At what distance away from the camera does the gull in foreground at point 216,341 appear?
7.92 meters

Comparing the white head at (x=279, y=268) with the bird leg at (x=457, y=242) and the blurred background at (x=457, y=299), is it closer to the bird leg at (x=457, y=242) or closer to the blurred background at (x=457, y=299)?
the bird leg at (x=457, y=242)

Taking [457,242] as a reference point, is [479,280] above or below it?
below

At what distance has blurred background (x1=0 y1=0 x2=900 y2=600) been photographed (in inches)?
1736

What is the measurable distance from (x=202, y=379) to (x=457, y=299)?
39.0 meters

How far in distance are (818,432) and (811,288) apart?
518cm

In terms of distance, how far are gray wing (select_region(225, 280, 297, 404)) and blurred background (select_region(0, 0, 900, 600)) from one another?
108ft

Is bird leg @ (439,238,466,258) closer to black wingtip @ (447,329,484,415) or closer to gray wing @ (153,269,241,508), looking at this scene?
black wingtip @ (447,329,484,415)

◆ ◆ ◆ ◆

STATED GOAL
Print these records again word for word, covering all of them.

ANSWER TO THIS TASK
At what distance away from the camera does the gull in foreground at point 216,341 appear?
7.92 meters

Comparing the white head at (x=279, y=268) with the bird leg at (x=457, y=242) and the blurred background at (x=457, y=299), is it closer to the bird leg at (x=457, y=242) or closer to the blurred background at (x=457, y=299)?
the bird leg at (x=457, y=242)

Taking [457,242] as a reference point, is [479,280] above or below it?
below

At what distance has blurred background (x1=0 y1=0 x2=900 y2=600) been photographed (in inches)?
1736

What is the measurable distance from (x=202, y=379) to (x=457, y=299)?
39.0 meters

How far in distance are (818,432) and (811,288) apart?
518cm

In terms of distance, how far are gray wing (select_region(225, 280, 297, 404)) and blurred background (select_region(0, 0, 900, 600)) from one another?
108ft

Is bird leg @ (439,238,466,258) closer to black wingtip @ (447,329,484,415) or closer to gray wing @ (153,269,241,508), looking at this scene?
black wingtip @ (447,329,484,415)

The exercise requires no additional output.